The controversial Edward Colston monument was ripped from its plinth using rope as crowds cheered during the protest in June.

Protesters could be seen jumping up and down on the toppled statue as it came crashing to the ground.

It was then spray-painted red and rolled into the river.

Avon and Somerset Police launched an investigation after £3,750 worth of damage was caused.

Who was Edward Colston?

COLSTON was a merchant in the Royal African Company – the most prominent firm in the England in the West African slave trade.

During his time at the company, it is believed to have transported around 84,000 African men women and children as slaves.

Colston was a philanthropist in his native Bristol and a number of charitable foundations still bear his name in the city.

The bronze memorial to Colston had been in the city's centre since 1895.

Slave ships owned by Colston in the 17th Century transported tens of thousands of people from Africa to the Americas.

Activists had gathered in Bristol as part of a largely peaceful worldwide Black Lives Matter protest against the death of George Floyd in the US.

The bronze figure of slave trader Colston had been in the city centre since 1895.

But the authorities had come under mounting pressure to remove it – with a petition to get rid of it garnering more than 11,000 signatures.
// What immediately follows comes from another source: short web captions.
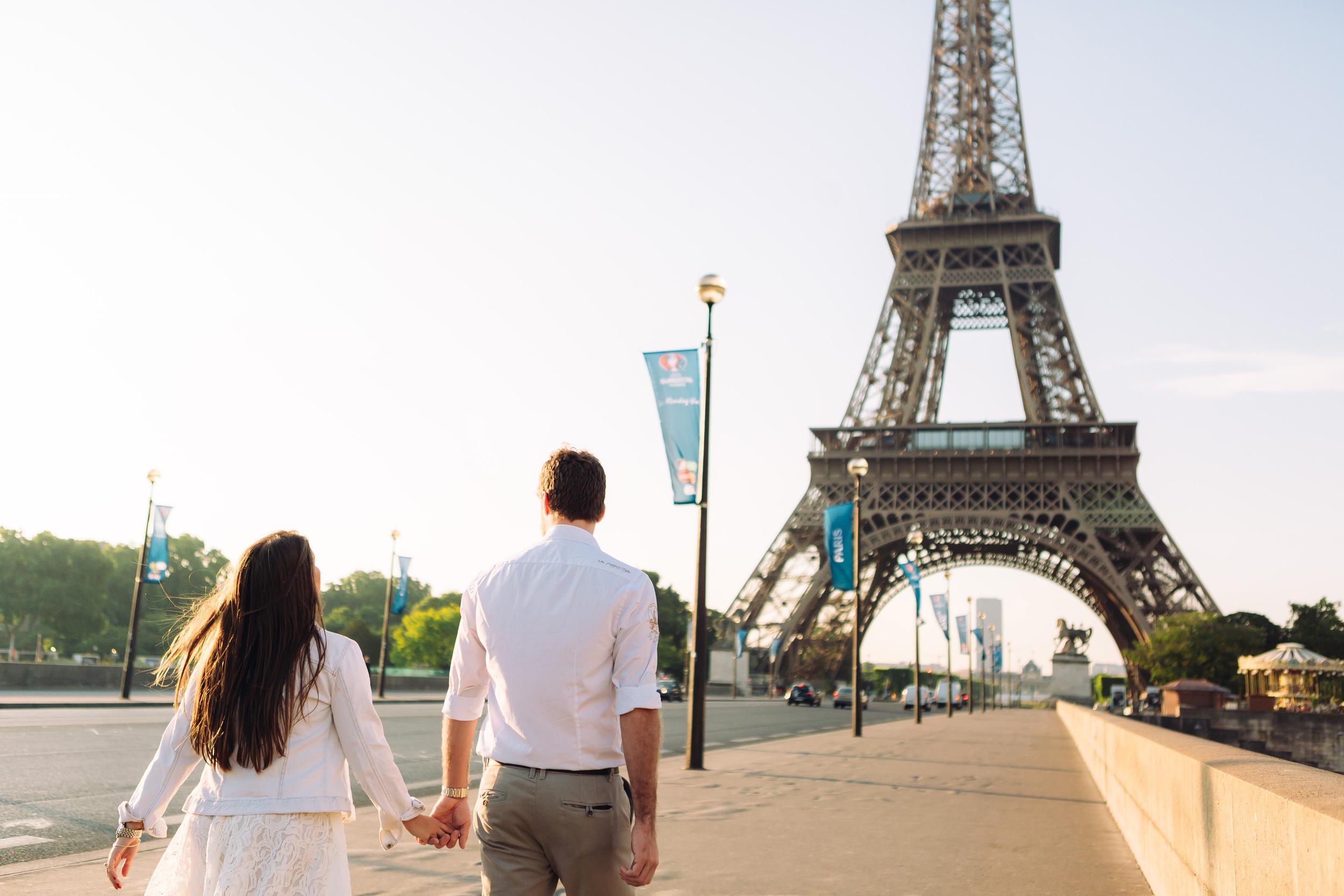 Photographer in Paris, Eiffel Tower, Lovestory, Trocadero, Iheartparisfr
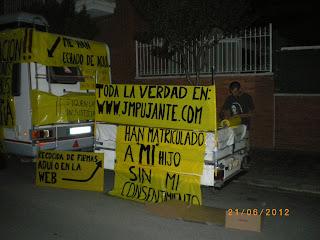 ACAMPADA POR LOS DERECHOS DE SU HIJO - JUAN M.PUJANTE IMGP0294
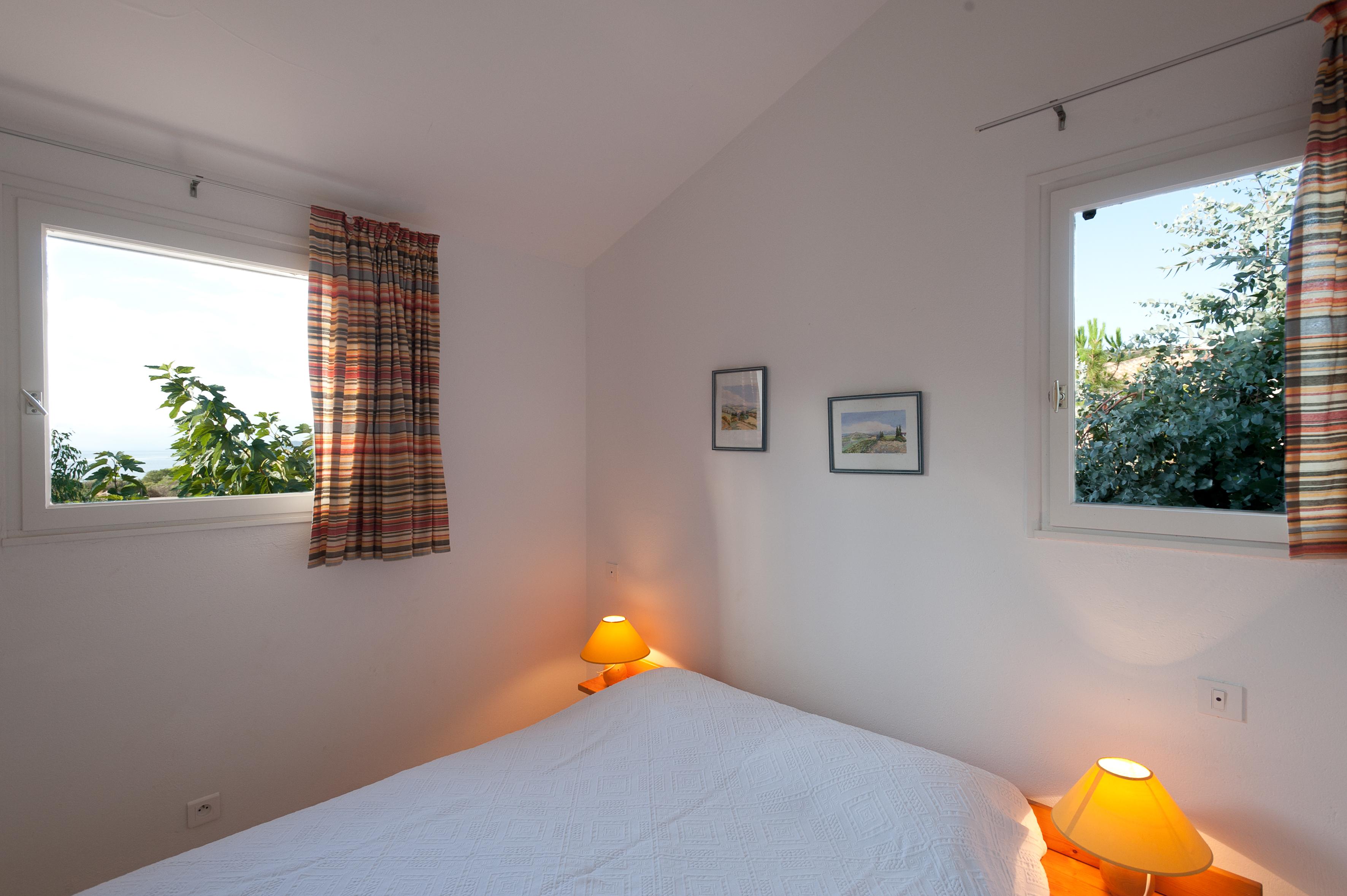 Chambre avec lit 140 cm.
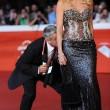Enrico Lucci bacia il sedere a Valeria Marini al RomaFilmFest (foto)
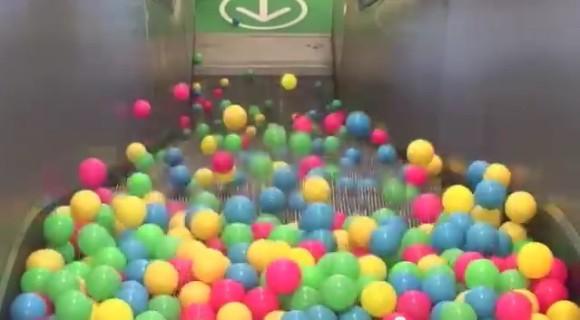 一度はやってみたいよねー! 大量のボールをエスカレーターにブチまけたら…さてどうなる!?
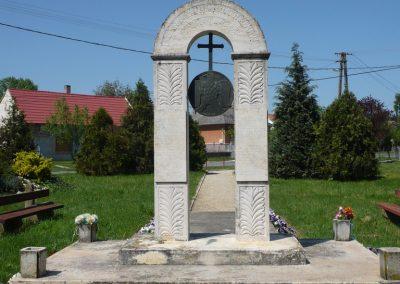 Somogyszentpál világháborús emlékmű 2009.04.21.küldő-Sümec (7)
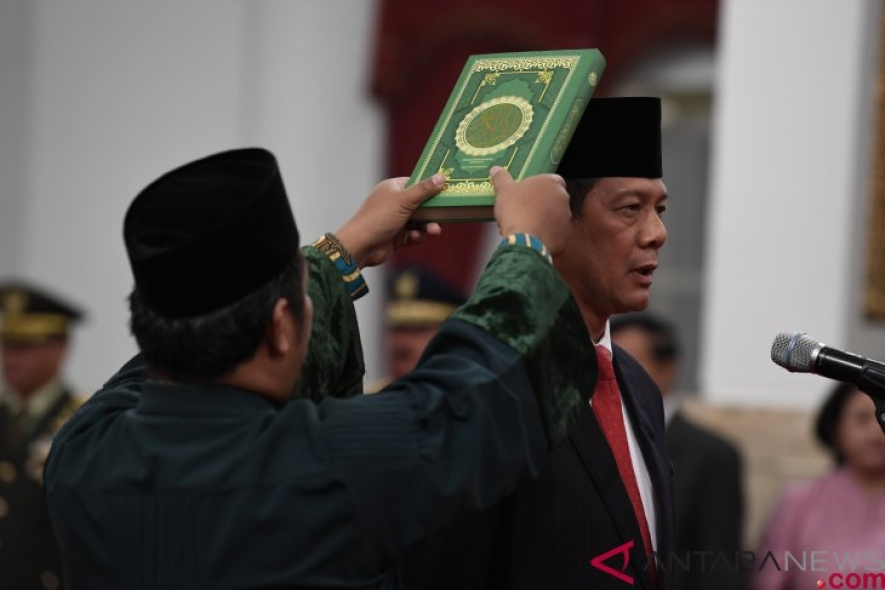 Lieutenant General Doni Monardo is sworn in by Holy Quran as new chief of the National Disaster Mitigation Board (BNPB), replacing Commodore (ret) Willem Rampangilei at the State Palace in Jakarta on Wednesday, Jan 9, 2019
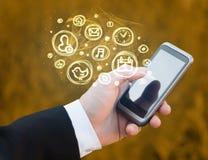 Hållande smartphone för hand med mobila app-val Arkivfoto
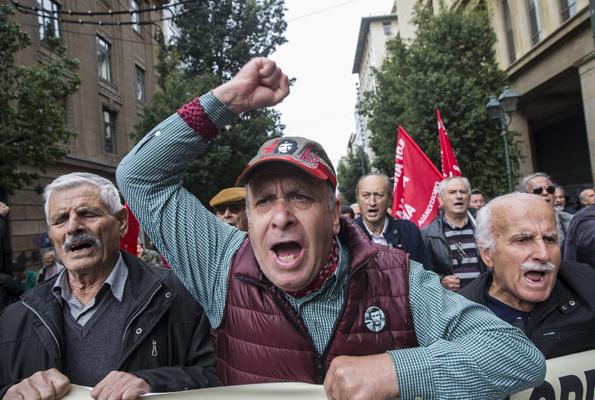 5 bin emekli sokağa döküldü kesintileri geri istediler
The CPS said it had authorised charges following a review of a file of evidence from police.

A spokesman said: "The Crown Prosecution Service reminds all concerned that criminal proceedings against all four are now active and that they have the right to a fair trial.

"It is extremely important there should be no reporting, commentary or sharing of information online which could in any way prejudice these proceedings."